• STEP compiler generator

    From gah4@21:1/5 to All on Tue Jun 14 00:00:35 2022
    The program called STEP, that I worked on as part of a
    summer undergraduate project is described here:

    http://www.bitsavers.org/pdf/stanford/slac/The_STEP_Processor.pdf

    According to its manual, it is a:

    "Recursive descent compiler generator",

    and so possibly an answer to the previous question about compiler
    generators.

    In one program it has a parser generator, interpreter for the
    generated parser, replacement procedure (what Bison calls action)
    compiler, and interpreter for compiled replacement procedures.

    STEP originated from the same group that did Mortran, and might be
    considered the next generation. It is designed as a macro processor
    that can fully parse its arguments.

    It can be used as a more ordinary macro processor, though with error
    checking on arguments, but to use it as a compiler generator, you
    write one macro with the whole input program as its argument. It is
    then parsed, while generating the appropriate output.

    As usual for compilers (and macro processors) it is written using
    itself, to allow for a language that is a structured, and otherwise
    improved language based on Fortran 66. It is well designed for writing
    source to source compilers, as source language translators. Less well
    designed for generating assembly code or machine code.

    It took a little while to get it running again, as the version I
    started with had some bugs that the version I had so many years ago
    did not have. (Partly because I wanted it to run with subscript checks
    on.)

    --- SoupGate-Win32 v1.05
    * Origin: fsxNet Usenet Gateway (21:1/5)
  • From gah4@21:1/5 to All on Fri Jun 17 15:13:33 2022
    (I wrote)

    http://www.bitsavers.org/pdf/stanford/slac/The_STEP_Processor.pdf

    I wasn't expecting a lot of discussion, but I thought someone might
    say something.

    I was thinking, though, about how it might be done today.

    Taking the core parser generator from Bison, that is without the I/O
    routines so it could be included in another program for a start.

    Then a new program to use the generated parsing table, similar to the
    way STEP interprets its generated parser.

> Supplied material:
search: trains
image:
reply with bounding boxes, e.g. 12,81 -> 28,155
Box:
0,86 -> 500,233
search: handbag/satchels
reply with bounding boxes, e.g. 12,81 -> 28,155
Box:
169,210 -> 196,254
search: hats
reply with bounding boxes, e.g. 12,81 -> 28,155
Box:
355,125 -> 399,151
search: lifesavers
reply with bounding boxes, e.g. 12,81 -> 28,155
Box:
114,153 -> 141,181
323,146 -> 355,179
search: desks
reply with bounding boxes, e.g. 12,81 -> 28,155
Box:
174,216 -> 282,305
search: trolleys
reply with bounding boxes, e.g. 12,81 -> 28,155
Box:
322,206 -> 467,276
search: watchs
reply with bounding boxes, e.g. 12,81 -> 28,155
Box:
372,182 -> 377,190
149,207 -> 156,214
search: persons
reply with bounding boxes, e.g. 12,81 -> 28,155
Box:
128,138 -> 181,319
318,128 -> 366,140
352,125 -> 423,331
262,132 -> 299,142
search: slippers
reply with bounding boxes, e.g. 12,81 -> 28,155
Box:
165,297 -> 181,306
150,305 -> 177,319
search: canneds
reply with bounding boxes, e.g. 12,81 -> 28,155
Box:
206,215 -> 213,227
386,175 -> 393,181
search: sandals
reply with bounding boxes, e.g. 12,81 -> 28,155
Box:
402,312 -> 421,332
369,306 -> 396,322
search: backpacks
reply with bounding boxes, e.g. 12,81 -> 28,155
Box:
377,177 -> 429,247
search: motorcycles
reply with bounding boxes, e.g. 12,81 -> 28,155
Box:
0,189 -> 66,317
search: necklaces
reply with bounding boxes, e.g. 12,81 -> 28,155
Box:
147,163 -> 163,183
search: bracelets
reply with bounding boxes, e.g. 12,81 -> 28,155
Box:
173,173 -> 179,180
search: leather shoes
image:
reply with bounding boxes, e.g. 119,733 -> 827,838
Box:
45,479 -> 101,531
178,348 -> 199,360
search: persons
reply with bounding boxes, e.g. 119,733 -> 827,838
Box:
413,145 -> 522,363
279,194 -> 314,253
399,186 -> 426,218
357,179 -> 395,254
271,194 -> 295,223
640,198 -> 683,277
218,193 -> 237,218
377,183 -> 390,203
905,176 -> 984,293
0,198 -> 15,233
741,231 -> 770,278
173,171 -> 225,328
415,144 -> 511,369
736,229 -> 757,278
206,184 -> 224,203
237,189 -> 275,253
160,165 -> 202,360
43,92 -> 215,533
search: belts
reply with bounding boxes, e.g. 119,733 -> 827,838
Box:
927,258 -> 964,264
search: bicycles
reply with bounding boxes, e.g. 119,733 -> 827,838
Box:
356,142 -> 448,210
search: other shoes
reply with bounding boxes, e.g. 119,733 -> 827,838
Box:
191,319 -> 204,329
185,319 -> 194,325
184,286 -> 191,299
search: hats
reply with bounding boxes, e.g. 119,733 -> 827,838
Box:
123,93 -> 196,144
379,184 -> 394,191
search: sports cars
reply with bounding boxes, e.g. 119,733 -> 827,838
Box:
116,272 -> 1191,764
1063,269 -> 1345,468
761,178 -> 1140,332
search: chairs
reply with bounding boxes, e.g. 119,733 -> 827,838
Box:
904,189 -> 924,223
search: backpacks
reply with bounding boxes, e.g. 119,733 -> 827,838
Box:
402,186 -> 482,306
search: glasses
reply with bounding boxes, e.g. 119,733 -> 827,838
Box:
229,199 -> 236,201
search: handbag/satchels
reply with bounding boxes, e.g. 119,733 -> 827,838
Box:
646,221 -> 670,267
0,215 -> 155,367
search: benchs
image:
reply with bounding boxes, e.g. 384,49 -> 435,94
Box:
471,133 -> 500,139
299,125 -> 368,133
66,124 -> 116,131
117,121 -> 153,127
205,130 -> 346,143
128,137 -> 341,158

> Problems and tasks:
(A) In the STEP thread, why does the poster suggest taking Bison's core parser generator without its I/O routines? Answer in one to three sentences.
(B) According to the STEP thread, what does Bison call what STEP calls a replacement procedure?

> The replies:
(A) Without the I/O routines, the core parser generator could be included in another program. That program would then use the generated parsing table, much as STEP interprets its generated parser.

(B) An action.